A terzanelle
is a modified form of the villanelle.
It uses the interlocked rhyme pattern of a terza rima but in the villanelles
form of five triplets and a quatrain.
The middle line of the 1st stanza becomes the third line of the next stanza,
and so on. It means that the terzanelle is a huge pain, but leaves you
delirious with joy if you finish one and still get pleasure when you read
the finished monster aloud.Since the repeated line changes, the rhyme
sounds change, which makes it a little easier on the ears during the writing
process (unless you are trying to find a rhyme for Osgiliath)
The terzanelle is a good form for the recovering obsessive-compulsive
who has been able to put down the villanelle without hurting themselves.
Honestly, I love them, but a villanelle can be overpowering. A terzanelle
is a little more subtle, and gives you a little more scope.
They are strictly written in iambic pentamater, but playing with the foot
and stress can be a good way to get better flow ideally, though,
you should keep all lines in whatever meter you picked.
(Having said that, I will point out that in my Faramir Terzanelle, Jewel
of the Hunt I somehow lost my hold on the last stanza and added an extra
unstressed syllable so that I could use the word feather.

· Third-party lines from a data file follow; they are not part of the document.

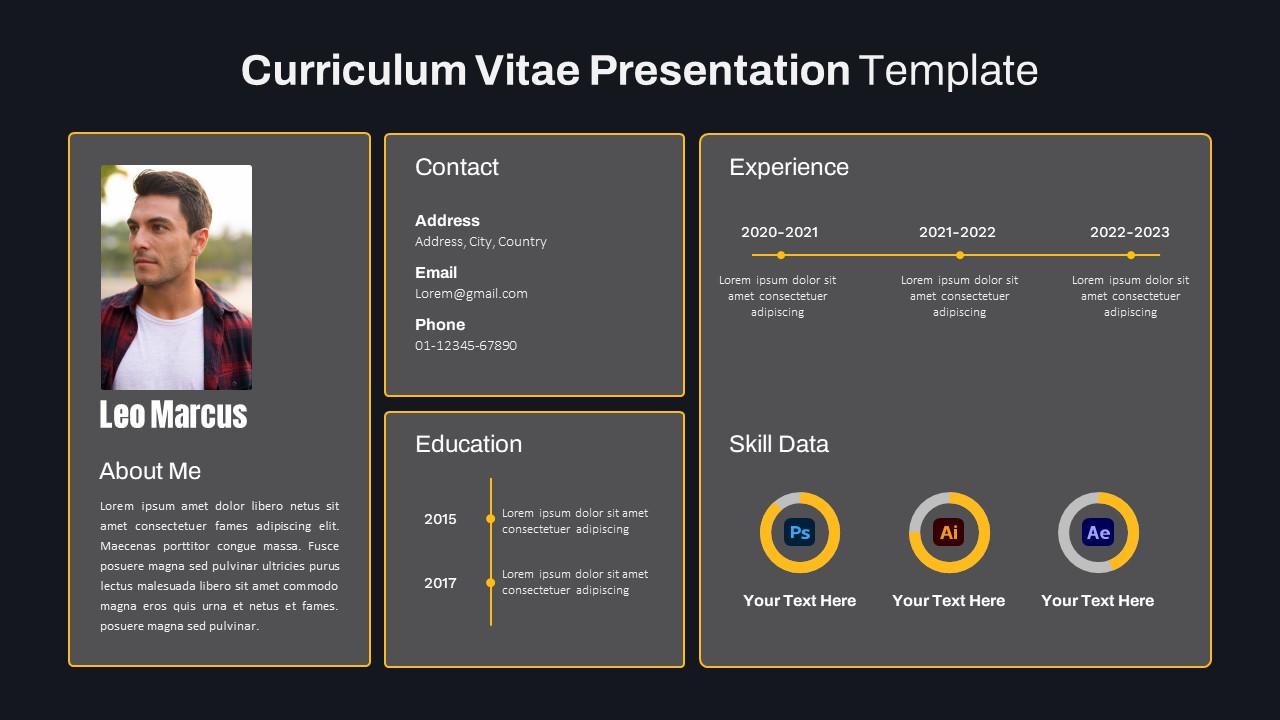 Curriculum Vitae Presentation Template

Leo Marcus

About Me

Lorem ipsum amet dolor libero netus sit amet consectetuer fames adipiscing elit. Maecenas porttitor congue massa. Fusce posuere magna sed pulvinar ultricies purus lectus malesuada libero sit amet commodo magna eros quis urna et netus et fames. posuere magna sed pulvinar.

Contact

Address
Address, City, Country

Email
Lorem@gmail.com

Phone
01-12345-67890

Education

2015
Lorem ipsum dolor sit amet consectetuer adipiscing

2017
Lorem ipsum dolor sit amet consectetuer adipiscing

Experience

2020-2021
Lorem ipsum dolor sit amet consectetuer adipiscing

2021-2022
Lorem ipsum dolor sit amet consectetuer adipiscing

2022-2023
Lorem ipsum dolor sit amet consectetuer adipiscing

Skill Data

Ps
Your Text Here

Ai
Your Text Here

Ae
Your Text Here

I have no intention
of fixing it now, because I am too caught up in the flow and meaning of
those lines. Check that out if you want to see for yourself if it disturbs
your experience in reading a terzanelle when that happens.

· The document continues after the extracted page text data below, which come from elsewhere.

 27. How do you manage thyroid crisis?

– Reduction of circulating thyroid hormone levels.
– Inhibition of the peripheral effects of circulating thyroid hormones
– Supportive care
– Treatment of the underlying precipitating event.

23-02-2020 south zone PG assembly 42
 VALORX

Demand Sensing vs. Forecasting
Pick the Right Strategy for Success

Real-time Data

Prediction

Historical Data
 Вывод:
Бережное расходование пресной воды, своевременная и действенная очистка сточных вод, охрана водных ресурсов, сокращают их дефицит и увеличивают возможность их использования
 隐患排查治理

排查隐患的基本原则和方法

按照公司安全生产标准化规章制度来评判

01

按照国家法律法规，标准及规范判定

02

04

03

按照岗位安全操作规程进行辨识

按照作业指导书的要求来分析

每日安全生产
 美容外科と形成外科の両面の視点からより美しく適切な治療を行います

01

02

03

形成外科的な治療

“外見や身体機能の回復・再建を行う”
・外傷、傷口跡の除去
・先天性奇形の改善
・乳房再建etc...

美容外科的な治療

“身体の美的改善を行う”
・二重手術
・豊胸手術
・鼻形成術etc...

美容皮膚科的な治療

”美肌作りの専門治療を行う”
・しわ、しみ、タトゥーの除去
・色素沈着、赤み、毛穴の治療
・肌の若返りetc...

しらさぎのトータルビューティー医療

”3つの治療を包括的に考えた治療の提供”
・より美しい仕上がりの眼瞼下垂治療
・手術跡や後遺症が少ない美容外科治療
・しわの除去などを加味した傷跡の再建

The first and third lines are going to repeat as your end thought, so
thats a good place to start. Think of a pair of lines that sum up
what you want the poem to say, and put them down at the bottom. If they
look good to you, add them at the top and see if you can split them apart
with the first b line and still get them to make sense.
If they do, play with the last words a little and see if you are going
to be able to get rhymes that will do you any good. (Remember me and my
quest for Osgiliath...)
Now make some basic notes about the path the you want the poem to take.

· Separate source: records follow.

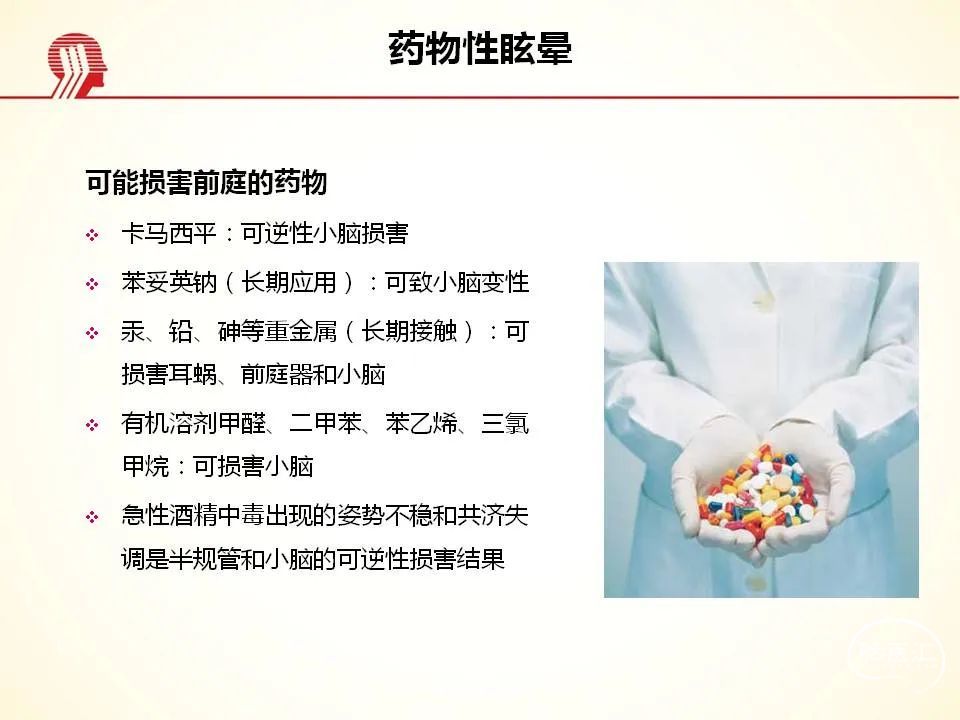 药物性眩晕

可能损害前庭的药物

❖ 卡马西平：可逆性小脑损害

❖ 苯妥英钠（长期应用）：可致小脑变性

❖ 汞、铅、砷等重金属（长期接触）：可损害耳蜗、前庭器和小脑

❖ 有机溶剂甲醛、二甲苯、苯乙烯、三氯甲烷：可损害小脑

❖ 急性酒精中毒出现的姿势不稳和共济失调是半规管和小脑的可逆性损害结果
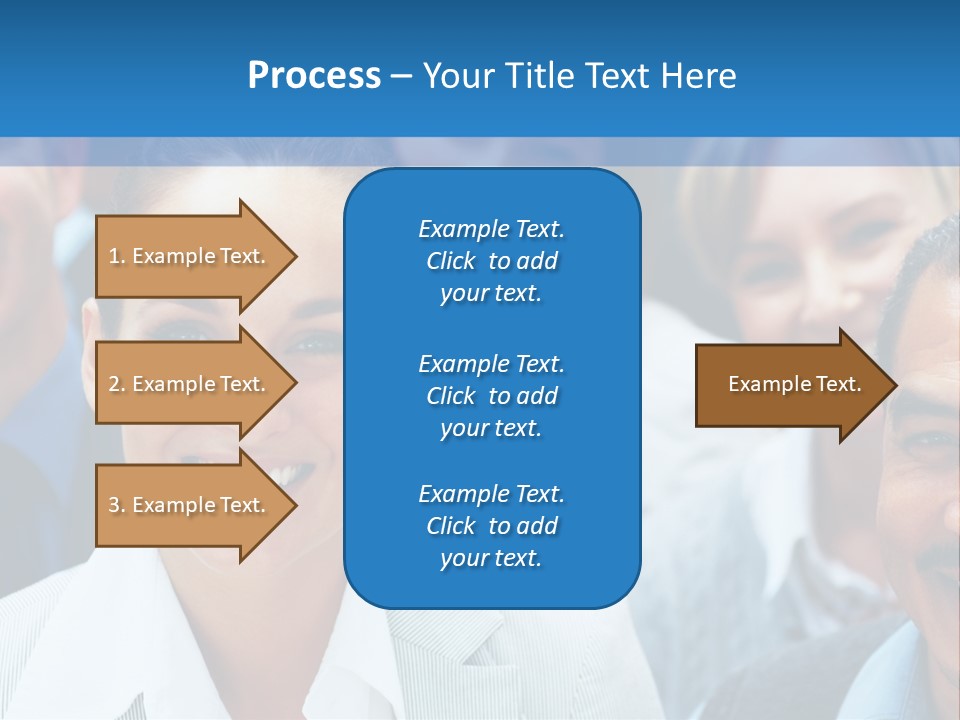 Process – Your Title Text Here

1. Example Text.

2. Example Text.

3. Example Text.

Example Text. Click to add your text.

Example Text. Click to add your text.

Example Text. Click to add your text.

Example Text.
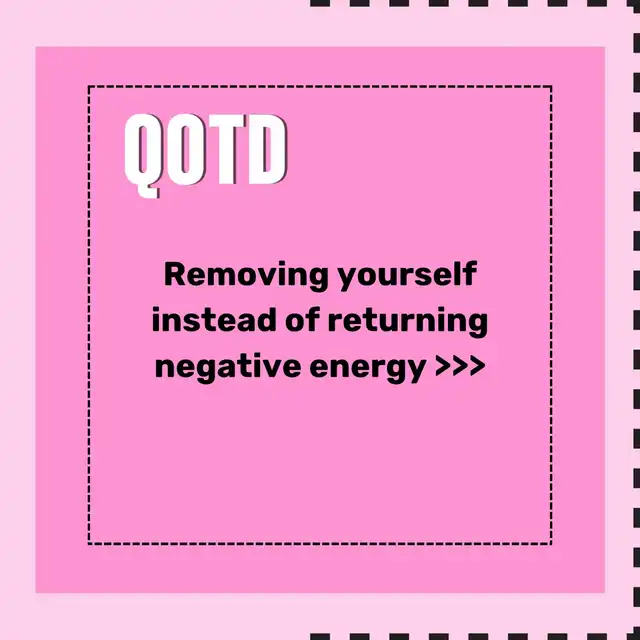 QOTD

Removing yourself instead of returning negative energy >>>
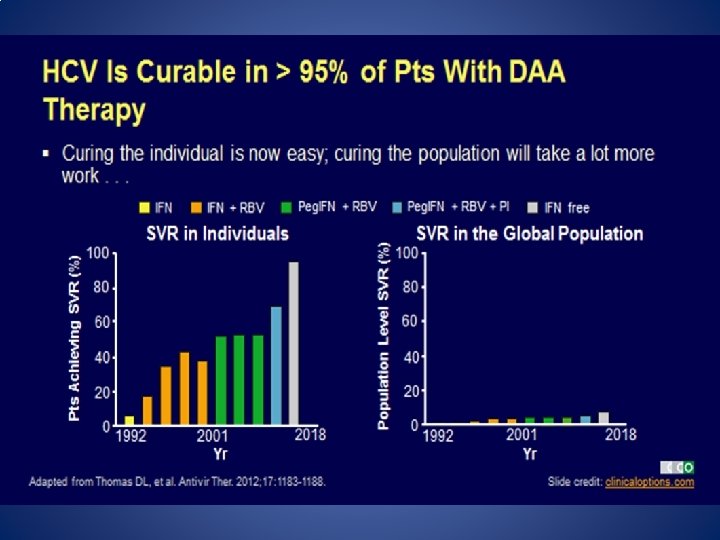 HCV Is Curable in > 95% of Pts With DAA Therapy

▪ Curing the individual is now easy; curing the population will take a lot more work . . .

IFN IFN + RBV PegIFN + RBV PegIFN + RBV + PI IFN free

SVR in Individuals

Pts Achieving SVR (%)

100
80
60
40
20
0

1992 2001 2018
Yr

SVR in the Global Population

Population Level SVR (%)

100
80
60
40
20
0

1992 2001 2018
Yr

Adapted from Thomas DL, et al. Antivir Ther. 2012;17:1183-1188.

CCO

Slide credit: clinicaloptions.com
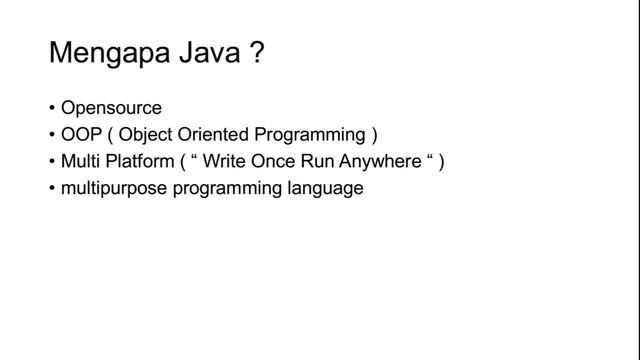 Mengapa Java ?

• Opensource
• OOP ( Object Oriented Programming )
• Multi Platform ( “ Write Once Run Anywhere “ )
• multipurpose programming language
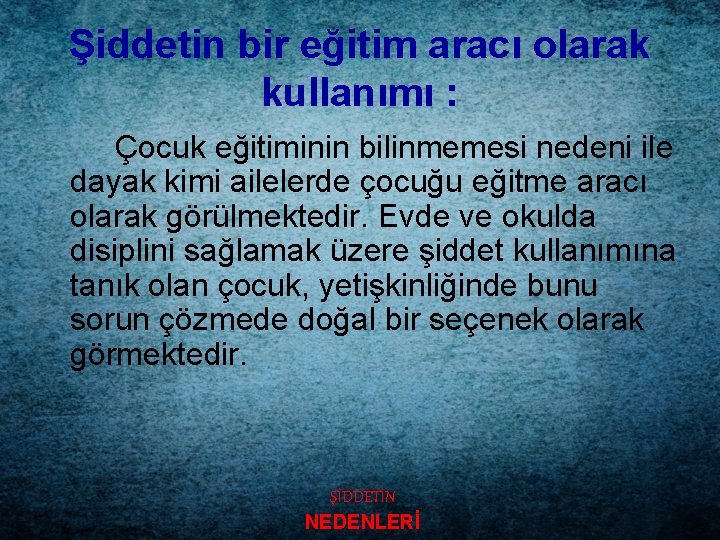 Şiddetin bir eğitim aracı olarak kullanımı :

Çocuk eğitiminin bilinmemesi nedeni ile dayak kimi ailelerde çocuğu eğitme aracı olarak görülmektedir. Evde ve okulda disiplini sağlamak üzere şiddet kullanımına tanık olan çocuk, yetişkinliğinde bunu sorun çözmede doğal bir seçenek olarak görmektedir.

ŞİDDETİN
NEDENLERİ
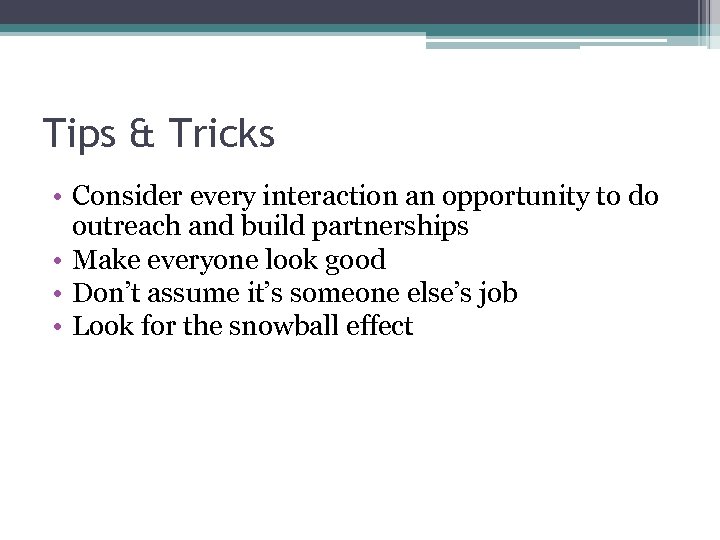 Tips & Tricks

• Consider every interaction an opportunity to do outreach and build partnerships
• Make everyone look good
• Don’t assume it’s someone else’s job
• Look for the snowball effect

If you have lines you know you want to use, put them in a random verse
and work around them at this stage it is not too hard to move them
if you get what you want.
remember, the trick with repeating poetry is to try to get the repeaters
to either change silghtly (or wildly) in meaning, or to build to a head
of steam. For monstrously good terzanelles, try to get the end of your
thought/sentence to fall in the middle of the line.
Ok, here is your form:
A first a
B first b
A second a
B second b
C first c
B repeat first b
C second c
D first D
C repeat first c
D second d
E first e
D repeat first d
E second e
F first f
E repeat first e
F second f
A repeat first a
F repeat first f
A repeat second a
I usually
write you guys a silly example right about here- but this form is too
involved for that - I do have several serious terzanelles up in my stories,
so if you want to see the form in action, check there.
Here is your good example:
Lewis Turco Terzanelle in Thunderweather
This is the moment when shadows gather
under the elms, the cornices and eaves.
This is the center of thunderweather.
The birds are quiet among these white leaves
where wind stutters, starts, then moves steadily
under the elms, the cornices, and eaves--
these are our voices speaking guardedly
about the sky, of the sheets of lightning
where wind stutters, starts, then moves steadily
into our lungs, across our lips, tightening
our throats. Our eyes are speaking in the dark
about the sky, of the sheets of lightening
that illuminate moments. In the stark
shades we inhibit, there are no words for
our throats. Our eyes are speaking in the dark
of things we cannot say, cannot ignore.
This is the moment when shadows gather,
shades we inhibit. There are no words, for
this is the center of thunderweather.